DESCRIPTION OF THE TASK — Output the part of the listing from the line containing "Within this picture, the" through the line containing "the child's hand at point (554, 523), the" as a Markdown table with the columns Row and Line. Number each row and leave out any blank lines.

SUPPLIED MATERIAL —
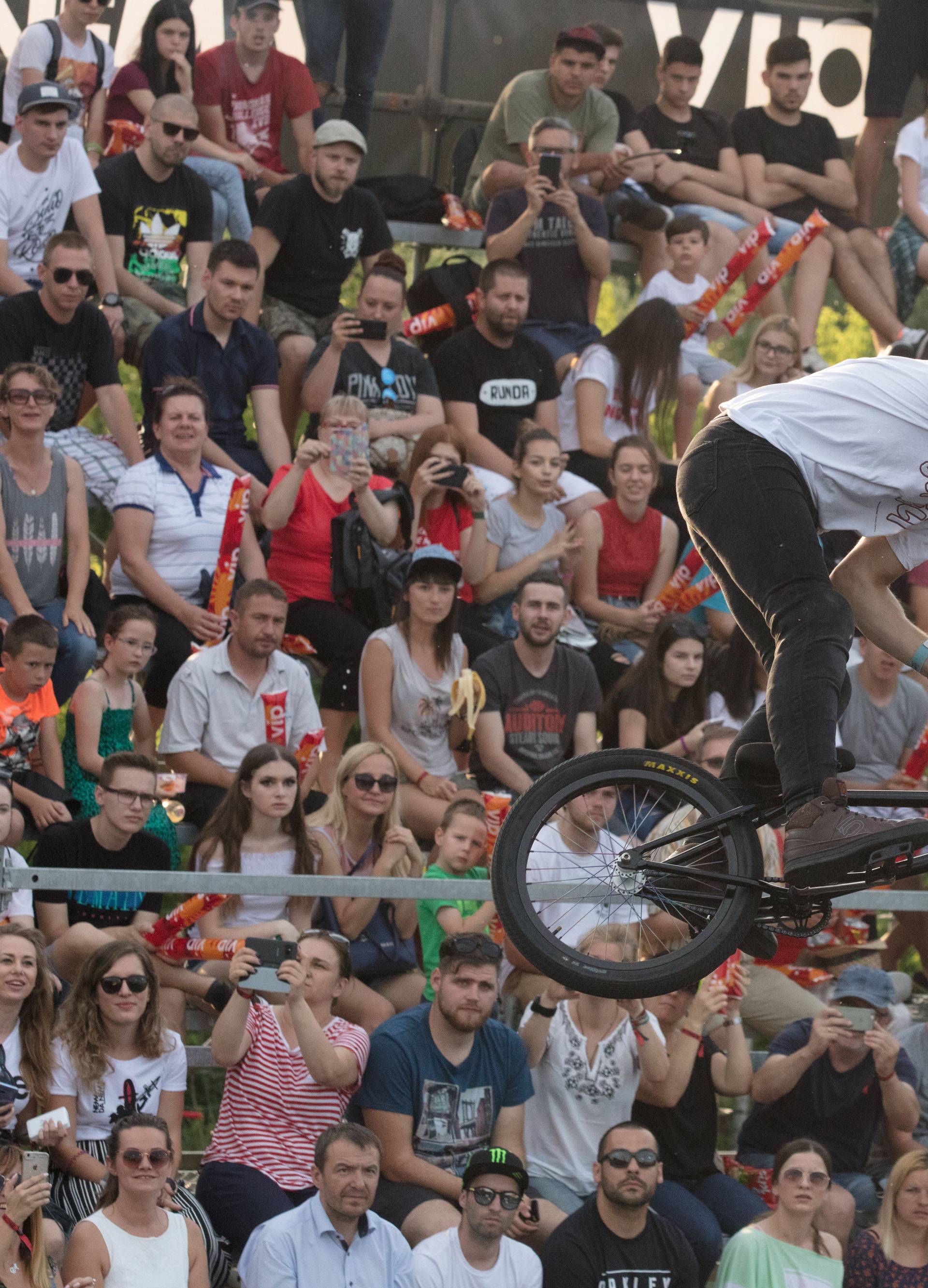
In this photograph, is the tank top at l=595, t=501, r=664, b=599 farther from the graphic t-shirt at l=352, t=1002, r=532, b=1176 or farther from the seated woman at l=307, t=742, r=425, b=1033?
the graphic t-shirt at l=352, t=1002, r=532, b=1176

--

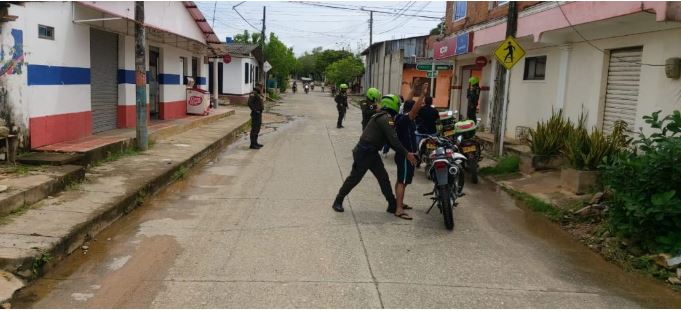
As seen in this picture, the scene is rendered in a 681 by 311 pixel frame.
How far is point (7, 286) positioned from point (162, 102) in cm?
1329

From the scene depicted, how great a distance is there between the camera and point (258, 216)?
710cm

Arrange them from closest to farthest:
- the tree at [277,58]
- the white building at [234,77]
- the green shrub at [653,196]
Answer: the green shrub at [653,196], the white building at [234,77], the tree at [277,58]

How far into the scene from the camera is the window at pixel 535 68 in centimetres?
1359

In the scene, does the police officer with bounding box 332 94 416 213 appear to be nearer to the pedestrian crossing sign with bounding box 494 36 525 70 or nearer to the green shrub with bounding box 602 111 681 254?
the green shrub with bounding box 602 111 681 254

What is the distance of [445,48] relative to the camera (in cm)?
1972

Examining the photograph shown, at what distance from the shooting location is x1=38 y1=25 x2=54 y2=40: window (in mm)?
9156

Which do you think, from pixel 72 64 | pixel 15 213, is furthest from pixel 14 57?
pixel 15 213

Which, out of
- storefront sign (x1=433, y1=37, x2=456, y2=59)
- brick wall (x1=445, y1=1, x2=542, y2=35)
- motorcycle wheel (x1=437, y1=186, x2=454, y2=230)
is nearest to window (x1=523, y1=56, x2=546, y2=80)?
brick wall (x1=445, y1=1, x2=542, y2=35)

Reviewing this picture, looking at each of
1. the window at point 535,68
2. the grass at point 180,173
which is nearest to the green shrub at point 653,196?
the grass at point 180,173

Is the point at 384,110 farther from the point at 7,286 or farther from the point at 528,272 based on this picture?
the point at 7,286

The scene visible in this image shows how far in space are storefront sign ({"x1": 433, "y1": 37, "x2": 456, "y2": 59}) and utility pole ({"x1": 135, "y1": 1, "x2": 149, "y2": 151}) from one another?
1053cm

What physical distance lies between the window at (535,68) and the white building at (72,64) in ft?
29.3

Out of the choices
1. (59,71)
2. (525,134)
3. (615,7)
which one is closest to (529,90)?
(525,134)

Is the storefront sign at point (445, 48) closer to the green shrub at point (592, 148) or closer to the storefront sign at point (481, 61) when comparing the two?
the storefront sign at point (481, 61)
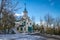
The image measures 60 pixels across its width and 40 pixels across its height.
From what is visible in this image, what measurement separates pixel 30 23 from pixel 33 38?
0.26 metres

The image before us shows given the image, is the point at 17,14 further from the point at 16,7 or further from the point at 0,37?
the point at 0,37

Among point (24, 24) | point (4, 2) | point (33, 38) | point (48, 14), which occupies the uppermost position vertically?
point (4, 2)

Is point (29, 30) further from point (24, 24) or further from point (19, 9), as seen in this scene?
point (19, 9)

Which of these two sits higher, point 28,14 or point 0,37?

* * *

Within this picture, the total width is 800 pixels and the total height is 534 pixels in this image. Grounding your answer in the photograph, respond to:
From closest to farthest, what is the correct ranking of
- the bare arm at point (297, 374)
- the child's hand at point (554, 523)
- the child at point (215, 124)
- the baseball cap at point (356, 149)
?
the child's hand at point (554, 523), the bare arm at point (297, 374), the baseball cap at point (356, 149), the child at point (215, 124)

ANSWER FOR THIS EXERCISE —
| Row | Line |
|---|---|
| 1 | Within this picture, the total width is 800 pixels and the total height is 534 pixels in this image. Grounding your answer in the photograph, respond to: |
| 2 | From closest to farthest, what is the correct ranking of |
| 3 | - the bare arm at point (297, 374) |
| 4 | - the child's hand at point (554, 523) |
| 5 | - the child at point (215, 124) |
| 6 | - the baseball cap at point (356, 149) |
| 7 | ? |
| 8 | the child's hand at point (554, 523), the bare arm at point (297, 374), the baseball cap at point (356, 149), the child at point (215, 124) |